Short exercise 1 ▸
From the Canon R5 vs R6 comparison, return the stretch from "- High-Speed Continuous" through "of the two." word for word.
Short exercise 2 ▸
In the Canon R5 vs R6 comparison, on what date did Canon host its REIMAGINE live-stream event?
Short exercise 3 ▸
Shorten the paragraph of the Canon R5 vs R6 comparison that begins "In the early morning of July 9th" while keeping its main facts.

Selected excerpt ▸

──────────────────────────────

In the early morning of July 9th, Canon hosted their REIMAGINE live-stream event and officially announced what was arguably the most anticipated camera in recent times—the Canon R5. There were rumors, also, of an R6 camera that may or may not have been announced, and Canon also made its existence real by heralding both cameras into the market at the same time. And while followers of the industry already knew a lot of the details via rumor sites, it was good to finally get these specs confirmed. But it brings up a really valid question: With both cameras now being released, what’s the actual difference between the Canon R5 vs R6, and which one is best for you?
As always, we try to keep our guides as updated as we can, and this one is no exception. As most impressions on these cameras are from pre-production units, there’s still a lot of wiggle room in specs, features, and general reactions. As new information comes in we’ll do our best to update this post accordingly.
Best for cinematic video: R5
- High Image Quality featuring a New 45 Megapixel Full-frame CMOS Sensor.
- DIGIC X Image Processor with an ISO range of 100-51200; Expandable to 1024001.
- High-Speed Continuous Shooting of up to 12 fps with Mechanical Shutter and up to 20 fps Electronic (Silent) Shutter.
Last update on 2023-11-03 / Affiliate links / Images from Amazon Product Advertising API
We’ll just jump to the meat of why many people are looking at these two cameras in the first place. For all-out image quality for high-end video image quality and post-production flexibility, the Canon R5 is arguably the better cinema camera out of the two.
Yes, both cameras have 10-bit 4:2:2 color and offer the C-Log color profile, but the R5 offers a few advantages.
Most notably, of course, being the fact that the Canon R5 can shoot 8K footage in either DCI or UHD ratios up to 30 fps in Raw with second-gen dual pixel autofocus. You don’t get Raw or 8K on the R6.

──────────────────────────────

Raw data ▸
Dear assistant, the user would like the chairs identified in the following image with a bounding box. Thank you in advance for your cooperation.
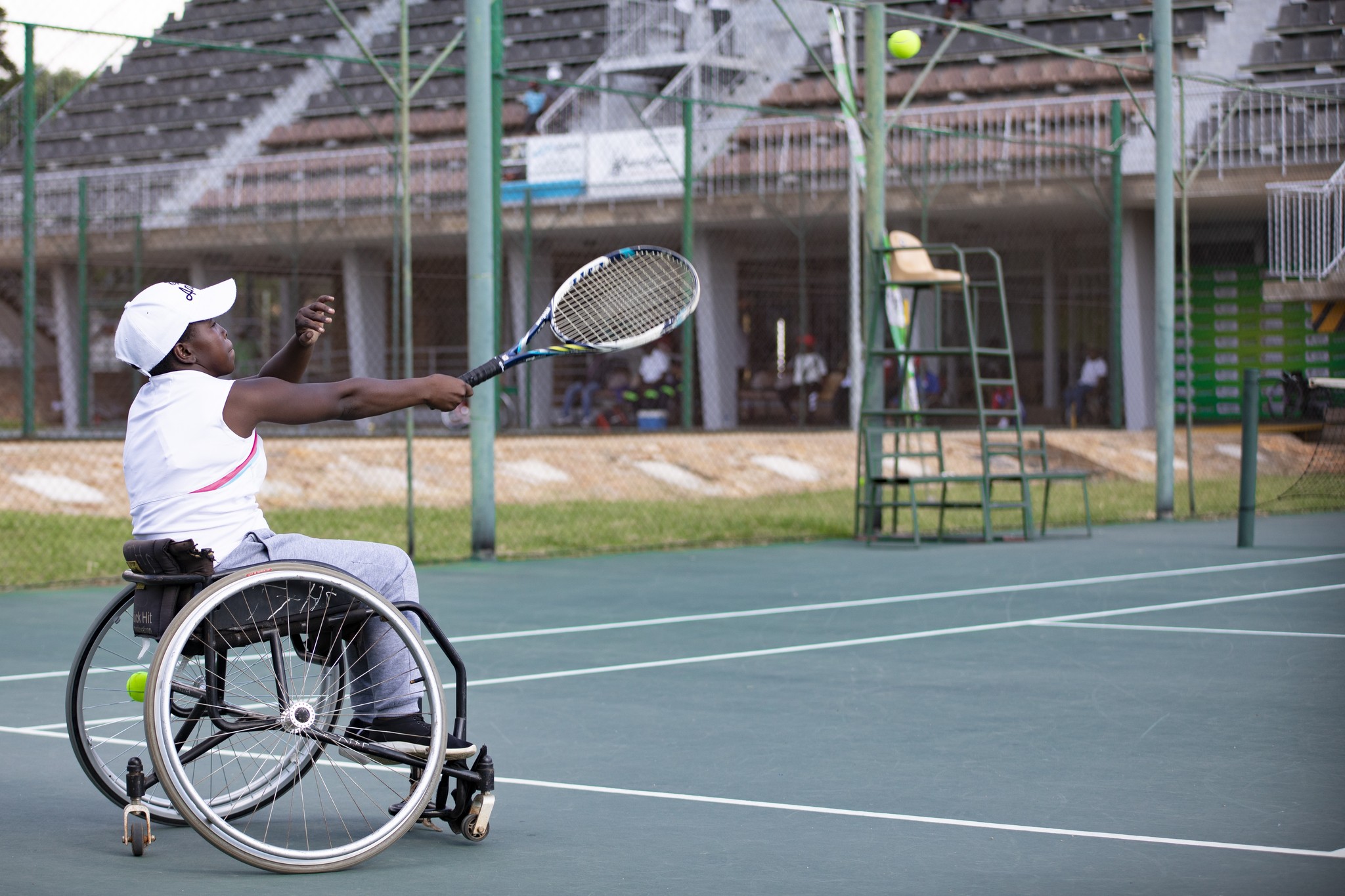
[887,228,973,293]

──────────────────────────────

Written reply 1 ▸
- High-Speed Continuous Shooting of up to 12 fps with Mechanical Shutter and up to 20 fps Electronic (Silent) Shutter.
Last update on 2023-11-03 / Affiliate links / Images from Amazon Product Advertising API
We’ll just jump to the meat of why many people are looking at these two cameras in the first place. For all-out image quality for high-end video image quality and post-production flexibility, the Canon R5 is arguably the better cinema camera out of the two.

Written reply 2 ▸
July 9th, in the early morning.

Written reply 3 ▸
On July 9th, Canon's REIMAGINE live stream officially announced the highly anticipated Canon R5 and, at the same time, the rumored R6. Rumor sites had already revealed many details, so the event confirmed the specs. It also raised the question of how the R5 and R6 actually differ and which one is best for a given buyer.